What is Bluetooth?

Bluetooth is a network technology that connects mobile devices wirelessly over a short-range to form a personal area network (PAN). They use short-wavelength, ultra-high frequency (UHF) radio waves within the range 2.400 to 2.485 GHz, instead of RS-232 data cables of wired PANs.

Features of Bluetooth

  • Bluetooth technology was released in 1999 as Bluetooth 1.0, by Special Interest Group (SIG) who continues to manage it.

  • It was initially standardized as IEEE 802.15.1.

  • Mobile computing devices and accessories are connected wirelessly by Bluetooth using short-range, low-power, inexpensive radios.

  • UHF radio waves within the range of 2.400 to 2.485 GHz are using for data communications.

  • A PAN or a piconet can be created by Bluetooth within a 10 m radius.

  • Presently, 2 to 8 devices may be connected.

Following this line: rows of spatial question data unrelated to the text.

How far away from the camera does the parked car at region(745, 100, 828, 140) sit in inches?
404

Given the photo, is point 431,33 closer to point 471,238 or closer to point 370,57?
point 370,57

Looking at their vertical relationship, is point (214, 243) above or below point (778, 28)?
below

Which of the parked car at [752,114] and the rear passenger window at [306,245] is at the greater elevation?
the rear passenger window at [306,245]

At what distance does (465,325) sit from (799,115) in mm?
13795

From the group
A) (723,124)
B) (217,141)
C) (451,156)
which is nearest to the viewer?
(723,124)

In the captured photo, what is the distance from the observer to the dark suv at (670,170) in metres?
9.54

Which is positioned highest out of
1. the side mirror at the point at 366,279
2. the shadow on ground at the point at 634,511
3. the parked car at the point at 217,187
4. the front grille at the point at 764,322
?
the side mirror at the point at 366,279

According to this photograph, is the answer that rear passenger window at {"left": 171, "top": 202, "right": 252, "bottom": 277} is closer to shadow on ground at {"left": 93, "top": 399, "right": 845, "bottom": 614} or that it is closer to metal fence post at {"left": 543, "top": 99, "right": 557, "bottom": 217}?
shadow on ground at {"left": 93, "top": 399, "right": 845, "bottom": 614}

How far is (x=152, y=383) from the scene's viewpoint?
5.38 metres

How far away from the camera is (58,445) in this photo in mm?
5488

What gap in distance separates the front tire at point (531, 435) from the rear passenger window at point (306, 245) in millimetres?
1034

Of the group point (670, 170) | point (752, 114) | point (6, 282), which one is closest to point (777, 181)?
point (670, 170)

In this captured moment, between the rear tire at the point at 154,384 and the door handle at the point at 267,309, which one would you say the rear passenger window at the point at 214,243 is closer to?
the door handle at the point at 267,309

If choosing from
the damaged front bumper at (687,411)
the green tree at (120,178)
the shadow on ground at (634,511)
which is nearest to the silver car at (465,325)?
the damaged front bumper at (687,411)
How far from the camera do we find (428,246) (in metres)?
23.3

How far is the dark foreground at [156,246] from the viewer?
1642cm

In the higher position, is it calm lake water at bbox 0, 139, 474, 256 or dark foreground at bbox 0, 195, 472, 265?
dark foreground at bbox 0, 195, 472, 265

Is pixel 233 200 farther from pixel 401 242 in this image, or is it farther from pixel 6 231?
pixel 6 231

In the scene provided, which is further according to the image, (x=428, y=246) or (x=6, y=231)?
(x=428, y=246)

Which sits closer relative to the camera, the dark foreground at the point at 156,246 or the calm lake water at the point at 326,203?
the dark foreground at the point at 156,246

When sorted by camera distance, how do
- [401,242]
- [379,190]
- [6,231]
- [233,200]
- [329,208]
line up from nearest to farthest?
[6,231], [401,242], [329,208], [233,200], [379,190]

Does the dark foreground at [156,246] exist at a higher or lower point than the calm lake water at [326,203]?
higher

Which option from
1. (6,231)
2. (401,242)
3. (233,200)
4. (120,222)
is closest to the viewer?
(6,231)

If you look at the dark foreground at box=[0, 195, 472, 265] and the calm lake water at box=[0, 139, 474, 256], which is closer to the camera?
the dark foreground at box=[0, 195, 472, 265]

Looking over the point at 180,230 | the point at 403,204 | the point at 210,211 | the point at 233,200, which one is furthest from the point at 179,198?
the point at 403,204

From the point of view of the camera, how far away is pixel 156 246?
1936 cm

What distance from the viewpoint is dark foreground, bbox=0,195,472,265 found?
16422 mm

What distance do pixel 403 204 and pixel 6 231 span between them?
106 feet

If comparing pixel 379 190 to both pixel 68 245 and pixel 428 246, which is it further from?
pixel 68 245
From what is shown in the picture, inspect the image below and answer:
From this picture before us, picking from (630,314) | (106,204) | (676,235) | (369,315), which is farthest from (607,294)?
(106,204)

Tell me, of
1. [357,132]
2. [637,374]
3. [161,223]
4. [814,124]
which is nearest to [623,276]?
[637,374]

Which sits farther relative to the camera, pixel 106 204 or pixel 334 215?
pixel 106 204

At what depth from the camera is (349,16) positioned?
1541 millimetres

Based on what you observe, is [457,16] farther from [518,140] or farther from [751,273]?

  • Bluetooth protocols allow devices within the range to find Bluetooth devices and connect with them. This is called pairing. Once, the devices are paired, they can transfer data securely.

  • Bluetooth has lower power consumption and lower implementation costs than Wi-Fi. However, the range and transmission speeds are typically lower than Wi-Fi.

  • The lower power requirements make it less susceptible to interference with other wireless devices in the same 2.4GHz bandwidth.

  • Bluetooth version 3.0 and higher versions can deliver a data rate of 24 Mbps.

  • The Bluetooth version 4.0 came in 2010. It is characterized by low energy consumption, multivendor interoperability, the economy of implementation, and greater range.